Passage shown:
★ ★ ★ ★
Food: Rio de Janeiro street food

Save your cash for football and fun nights out and get stuck into Rio de Janeiro's street food. Chef Andy Bates shares his favourite snacks, and the best places to buy them.

By Andy Bates
Published 27 Jun 2014, 15:00 BST, Updated 1 Jul 2021, 11:45 BST

Plenty of Rio de Janeiro street food classics can be picked up from traders cooking up a storm outside their homes. Think coxinhas (deep-fried chicken pockets), queijo coalho (grilled salty cheese sticks) and pastels (pasta-like parcels filled with salt cod and olives or cheese and prawns). If it's cooked in front of you and there's a crowd around the stall, you can't go wrong.

For a late-night snack, look no further than Oliveira and his hot dogs. Sold from 6pm to 'very late', you'll find him in a kiosk, on a pavement, in the middle of a busy road in Humaitá. He's been here since 1995 and boasts of fuelling A-listers and football stars. And if you can think of a topping, he'll probably have it. A favourite I witnessed was topped with olives, quail eggs, matchstick crisps, palm sugar, sweet honey mustard dressing and pepper sauce… I dare you.

But what really gets me excited about Rio is its beach food. And where better to start than Ipanema Beach, Post 9 at the legendary Barraca do Uruguay, which sells cold beers, caipirinhas and meat baps (pork and beef) drizzled with a chimichurri-style sauce. The lunchtime queue is a comical mix of sunbathers and blokes in suits.
★ ★ ★ ★
Dataset excerpt:
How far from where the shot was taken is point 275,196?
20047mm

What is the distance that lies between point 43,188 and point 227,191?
★ ★ ★ ★
Stated task:
Put this sentence from the Rio street food piece into Spanish: "If it's cooked in front of you and there's a crowd around the stall, you can't go wrong." The listing has nothing to do with what's asked here.

Exercise response:
Si lo cocinan delante de ti y hay una multitud alrededor del puesto, no puedes equivocarte.